I congratulate Iain Smith on securing tonight's debate. I know that it is customary in such debates to thank and congratulate the member who has secured them, but on this occasion my congratulations are genuine. This is a very important debate and I have never heard Iain Smith speak better in the chamber.
Although we are right to focus on north-east Fife, we must recognise that a shortage of affordable housing is a problem in rural areas throughout Scotland. Average house prices have risen—as Iain Smith said, prices in Cupar have risen by more than 50 per cent in the past year alone. It is not the case that St Andrews, in particular, is becoming unaffordable; housing is unaffordable in many areas of north-east Fife. If house prices in Scotland had increased only by the rate of inflation since 1975, the average price would be £48,000 lower than it is.
Throughout Fife, house prices are rising at an unprecedented rate, partly as a result of the fact that prices are so high in Edinburgh. Because people on modest incomes are unable to buy in Edinburgh the kind of houses that they want, we are seeing a ripple effect throughout Fife. As Iain Smith rightly said, that extends all the way up to Cupar. The parts of Fife that have access to a mainline railway station are the areas in which house prices are rising. Perhaps we should consider the dispersal of jobs from the likes of Edinburgh to places such as Fife and taking jobs to where people are, because at the moment those people are commuting to Edinburgh for jobs.

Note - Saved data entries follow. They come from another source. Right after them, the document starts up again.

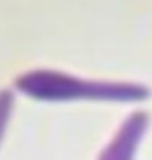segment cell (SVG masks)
Masks as SVG:
<instances>
[{
  "mask_svg": "<svg viewBox=\"0 0 152 160\" xmlns=\"http://www.w3.org/2000/svg\"><path fill=\"white\" fill-rule=\"evenodd\" d=\"M147 126L149 115L145 112H134L123 121L115 138L106 146L99 160H134L136 149L145 135Z\"/></svg>",
  "mask_w": 152,
  "mask_h": 160,
  "instance_id": "obj_2",
  "label": "cell"
},
{
  "mask_svg": "<svg viewBox=\"0 0 152 160\" xmlns=\"http://www.w3.org/2000/svg\"><path fill=\"white\" fill-rule=\"evenodd\" d=\"M11 112H13V94L9 90H0V140L7 128Z\"/></svg>",
  "mask_w": 152,
  "mask_h": 160,
  "instance_id": "obj_3",
  "label": "cell"
},
{
  "mask_svg": "<svg viewBox=\"0 0 152 160\" xmlns=\"http://www.w3.org/2000/svg\"><path fill=\"white\" fill-rule=\"evenodd\" d=\"M16 88L41 101H72V99H106V101H143L150 92L141 85L86 81L68 74L36 70L16 79Z\"/></svg>",
  "mask_w": 152,
  "mask_h": 160,
  "instance_id": "obj_1",
  "label": "cell"
}]
</instances>
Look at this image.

People are moving into Fife and into West Lothian, where house prices are much lower. To the mix of reasons for the rise in house prices, we must add the fact that the number of council houses is decreasing, because houses have been bought under the right to buy and not replaced. I say to Ted Brocklebank that it is clear that, after all these years, the Tories have learned nothing about housing and the housing market. It is not good enough to suggest that people can go away and come back.